Les spécimens déterrés pour cette enquête témoignent d'un temps effrayant et heureusement révolu.
Observons leur anatomie : chapeau aiguisé, sourcils bas, regard laser qui fend l'horizon, lèvres lourdes, menton haut, veste rapeuse, insignes ternes, ceinture chargée, gâchette moite, menottes brusques, réflexes létaux, flegme menaçant, voix rauque, punchline graveleuse, homophobie irascible, mise au point péremptoire, honneur métastatique, obéissance dévouée aux ordres les plus immoraux, respect rare réservé au plus offrant, imperturbablement debout même quand ils sont assis.
Ils sont les vestiges de l'âge des étalons-coqs à la masculinité virile, des chaudrons de testostérone alpha-llocrates au machisme garçon de vrai mec mâle, caricatures parodiques pétries du plus total, du plus parfait, du plus profond sérieux - entraînés qu'ils sont par des centaines de séances de tir à ne surtout jamais prendre aucun recul.

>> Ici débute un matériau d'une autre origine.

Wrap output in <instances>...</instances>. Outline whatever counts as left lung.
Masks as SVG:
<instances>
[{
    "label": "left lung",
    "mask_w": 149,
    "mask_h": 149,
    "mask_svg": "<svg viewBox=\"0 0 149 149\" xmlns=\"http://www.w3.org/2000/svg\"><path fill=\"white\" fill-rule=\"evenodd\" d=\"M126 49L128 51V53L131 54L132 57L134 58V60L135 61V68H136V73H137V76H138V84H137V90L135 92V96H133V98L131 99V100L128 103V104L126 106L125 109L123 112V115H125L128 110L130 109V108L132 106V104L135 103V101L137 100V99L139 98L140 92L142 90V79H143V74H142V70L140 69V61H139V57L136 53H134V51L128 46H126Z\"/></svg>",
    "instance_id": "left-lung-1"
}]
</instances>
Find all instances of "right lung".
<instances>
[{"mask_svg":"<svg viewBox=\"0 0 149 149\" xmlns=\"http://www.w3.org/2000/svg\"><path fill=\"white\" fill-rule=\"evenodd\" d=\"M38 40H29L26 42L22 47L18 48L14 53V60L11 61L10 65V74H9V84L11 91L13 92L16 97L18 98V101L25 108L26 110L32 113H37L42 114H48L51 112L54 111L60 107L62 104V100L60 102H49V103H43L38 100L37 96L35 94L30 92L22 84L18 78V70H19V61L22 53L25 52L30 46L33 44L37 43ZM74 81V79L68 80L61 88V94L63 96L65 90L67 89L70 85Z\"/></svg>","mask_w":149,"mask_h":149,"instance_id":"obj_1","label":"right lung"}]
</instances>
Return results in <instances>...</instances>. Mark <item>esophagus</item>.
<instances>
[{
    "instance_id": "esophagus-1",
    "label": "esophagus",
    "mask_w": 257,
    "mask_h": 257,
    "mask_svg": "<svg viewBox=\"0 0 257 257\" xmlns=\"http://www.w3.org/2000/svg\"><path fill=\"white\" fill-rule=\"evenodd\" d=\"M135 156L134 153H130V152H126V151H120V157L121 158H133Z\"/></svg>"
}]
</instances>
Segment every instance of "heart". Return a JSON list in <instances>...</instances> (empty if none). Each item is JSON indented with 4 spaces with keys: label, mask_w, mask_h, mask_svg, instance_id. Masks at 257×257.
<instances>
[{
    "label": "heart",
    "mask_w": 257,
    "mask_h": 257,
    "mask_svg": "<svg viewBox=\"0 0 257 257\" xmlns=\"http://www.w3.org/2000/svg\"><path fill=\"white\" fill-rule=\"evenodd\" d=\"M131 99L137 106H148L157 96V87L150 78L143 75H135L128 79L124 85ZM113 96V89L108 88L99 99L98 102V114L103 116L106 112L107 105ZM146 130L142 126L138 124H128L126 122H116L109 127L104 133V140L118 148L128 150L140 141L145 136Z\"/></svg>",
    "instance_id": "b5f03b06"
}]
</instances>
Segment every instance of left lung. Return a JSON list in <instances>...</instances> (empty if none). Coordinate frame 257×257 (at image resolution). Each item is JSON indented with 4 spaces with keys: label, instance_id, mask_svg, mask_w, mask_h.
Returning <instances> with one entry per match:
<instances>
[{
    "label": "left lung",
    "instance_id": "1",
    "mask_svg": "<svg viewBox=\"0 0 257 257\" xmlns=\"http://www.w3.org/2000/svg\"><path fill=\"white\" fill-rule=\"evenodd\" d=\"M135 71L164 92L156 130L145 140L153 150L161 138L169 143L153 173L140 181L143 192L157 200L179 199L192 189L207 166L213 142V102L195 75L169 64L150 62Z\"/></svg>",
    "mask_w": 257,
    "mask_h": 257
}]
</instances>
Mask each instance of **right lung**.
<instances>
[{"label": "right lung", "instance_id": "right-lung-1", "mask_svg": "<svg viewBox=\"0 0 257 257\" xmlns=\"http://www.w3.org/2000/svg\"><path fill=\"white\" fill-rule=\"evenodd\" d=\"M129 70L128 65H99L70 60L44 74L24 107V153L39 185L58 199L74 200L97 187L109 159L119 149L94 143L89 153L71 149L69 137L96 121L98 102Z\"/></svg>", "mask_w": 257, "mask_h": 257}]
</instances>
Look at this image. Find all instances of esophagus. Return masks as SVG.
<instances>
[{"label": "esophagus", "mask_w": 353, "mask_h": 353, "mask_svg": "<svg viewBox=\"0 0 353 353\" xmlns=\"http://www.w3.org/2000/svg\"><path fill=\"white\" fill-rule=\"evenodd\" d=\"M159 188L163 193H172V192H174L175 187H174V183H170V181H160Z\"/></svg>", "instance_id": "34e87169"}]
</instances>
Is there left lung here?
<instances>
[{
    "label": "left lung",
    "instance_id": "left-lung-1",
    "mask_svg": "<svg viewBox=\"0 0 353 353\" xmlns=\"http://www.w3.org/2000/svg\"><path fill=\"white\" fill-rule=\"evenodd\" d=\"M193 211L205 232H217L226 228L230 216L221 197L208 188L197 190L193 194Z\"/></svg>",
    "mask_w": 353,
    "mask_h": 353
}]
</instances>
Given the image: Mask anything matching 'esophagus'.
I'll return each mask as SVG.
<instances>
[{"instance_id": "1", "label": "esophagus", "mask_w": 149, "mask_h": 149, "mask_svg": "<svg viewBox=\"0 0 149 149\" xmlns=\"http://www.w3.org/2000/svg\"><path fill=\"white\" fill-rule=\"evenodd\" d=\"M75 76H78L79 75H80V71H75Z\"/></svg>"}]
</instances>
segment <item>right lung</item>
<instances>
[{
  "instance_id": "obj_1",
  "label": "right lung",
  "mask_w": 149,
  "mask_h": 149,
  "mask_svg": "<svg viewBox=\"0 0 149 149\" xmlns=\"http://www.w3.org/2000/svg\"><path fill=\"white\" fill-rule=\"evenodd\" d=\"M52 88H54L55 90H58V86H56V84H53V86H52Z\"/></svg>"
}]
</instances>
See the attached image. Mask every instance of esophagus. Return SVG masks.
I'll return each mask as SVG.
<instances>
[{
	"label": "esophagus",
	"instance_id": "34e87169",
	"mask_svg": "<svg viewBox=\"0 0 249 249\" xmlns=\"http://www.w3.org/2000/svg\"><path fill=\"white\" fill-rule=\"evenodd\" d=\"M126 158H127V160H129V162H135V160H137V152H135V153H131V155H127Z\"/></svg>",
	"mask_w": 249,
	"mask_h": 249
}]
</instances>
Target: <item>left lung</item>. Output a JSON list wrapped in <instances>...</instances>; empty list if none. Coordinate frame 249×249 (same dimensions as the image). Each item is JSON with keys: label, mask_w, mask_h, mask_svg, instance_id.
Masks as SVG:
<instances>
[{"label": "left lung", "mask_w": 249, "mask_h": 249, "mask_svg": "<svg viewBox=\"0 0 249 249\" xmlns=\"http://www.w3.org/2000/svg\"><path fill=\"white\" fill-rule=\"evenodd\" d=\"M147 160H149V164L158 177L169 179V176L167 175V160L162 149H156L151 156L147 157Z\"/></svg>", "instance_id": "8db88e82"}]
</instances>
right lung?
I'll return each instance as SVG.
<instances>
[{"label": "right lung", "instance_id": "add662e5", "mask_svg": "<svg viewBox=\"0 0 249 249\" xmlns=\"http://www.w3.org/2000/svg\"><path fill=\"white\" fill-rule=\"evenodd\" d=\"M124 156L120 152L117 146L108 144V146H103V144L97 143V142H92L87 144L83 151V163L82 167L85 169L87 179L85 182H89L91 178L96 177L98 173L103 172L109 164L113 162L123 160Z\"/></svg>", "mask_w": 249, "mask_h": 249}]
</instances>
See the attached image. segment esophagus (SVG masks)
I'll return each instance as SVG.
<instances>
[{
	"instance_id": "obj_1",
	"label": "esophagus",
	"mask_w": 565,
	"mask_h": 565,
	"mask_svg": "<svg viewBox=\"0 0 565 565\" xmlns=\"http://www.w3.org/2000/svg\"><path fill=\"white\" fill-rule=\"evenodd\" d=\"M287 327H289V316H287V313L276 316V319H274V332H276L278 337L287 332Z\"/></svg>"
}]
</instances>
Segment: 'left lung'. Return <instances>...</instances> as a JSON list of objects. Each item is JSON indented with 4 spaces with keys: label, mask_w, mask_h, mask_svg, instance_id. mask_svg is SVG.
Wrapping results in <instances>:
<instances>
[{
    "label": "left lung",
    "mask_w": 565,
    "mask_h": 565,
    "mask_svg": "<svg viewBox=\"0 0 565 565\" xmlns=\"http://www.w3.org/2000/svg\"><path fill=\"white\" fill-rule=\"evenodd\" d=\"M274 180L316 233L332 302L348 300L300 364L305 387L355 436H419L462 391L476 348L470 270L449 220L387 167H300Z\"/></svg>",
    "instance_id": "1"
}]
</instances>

Les individus de cette période heureusement oubliée pensaient peu, mais un concept anatomique minimal occupait leur esprit. Un défouloir obsédant, souvent l'objet d'une vantardise mal assumée, mais aussi parfois d'un poster : les femmes. C'était même plus qu'un concept, une réalité puiqu'on en a retrouvé au moins une, dont voici la nomenclature : une chevelure exotique, des mains patientes au pieu, des seins qui demandent des comptes en sortant de la douche, une taille qui enrage aux mains du félon.
Ces rappels historiques posés, nous voilà devant un film qui sait divertir le chef de famille bourru et titiller son attention pointue.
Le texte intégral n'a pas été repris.